### EXCERPTED TEXT

Starring: Leonardo DiCaprio, Brad Pitt, Margot Robbie, Emile Hirsch, Margaret Qualley, Timothy Olyphant, Julia Butters, Austin Butler, Dakota Fanning, Bruce Dern, Mike Moh, Luke Perry

Director: Quentin Tarantino

UENTIN TARANTINO renews his vows as a devout fanboy, rifling through his formative influences in vintage American B-movies and TV, spaghetti Westerns, martial arts, popular music and an endless assortment of cultural ephemera in “Once Upon a Time in Hollywood.” In his ninth feature, the writer-director at the same time is having sly fun riffing on his own work, in particular his penchant for gleeful revisionist history.

The central characters — played by returning Tarantino cohorts Leonardo DiCaprio and Brad Pitt in entertainingly loose performances dripping with self-irony and pleasurable chemistry — are faded television cowboy Rick Dalton and his longtime stunt-double Cliff Booth. But since an excess of DUIs cost Rick his license, war hero Cliff is now more of a driver and all-round gofer, doing little actual stunt work, while Rick’s planned transition into action movies has failed to catch fire.

######
### SOURCE DATA

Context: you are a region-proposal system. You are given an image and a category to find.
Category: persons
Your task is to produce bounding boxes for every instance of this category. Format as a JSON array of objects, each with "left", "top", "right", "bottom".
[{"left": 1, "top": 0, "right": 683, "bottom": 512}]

######

[JOBS]
1. In the film review, why is Cliff Booth now more of a driver than a stunt double for Rick Dalton?
2. Rewrite the film review starting with "Director: Quentin Tarantino" and going on through "gleeful revisionist history.", putting "latest" in place of "ninth".

[TASK-BY-TASK ANSWERS]
1. An excess of DUIs cost Rick his license.

2.
Director: Quentin Tarantino

UENTIN TARANTINO renews his vows as a devout fanboy, rifling through his formative influences in vintage American B-movies and TV, spaghetti Westerns, martial arts, popular music and an endless assortment of cultural ephemera in “Once Upon a Time in Hollywood.” In his latest feature, the writer-director at the same time is having sly fun riffing on his own work, in particular his penchant for gleeful revisionist history.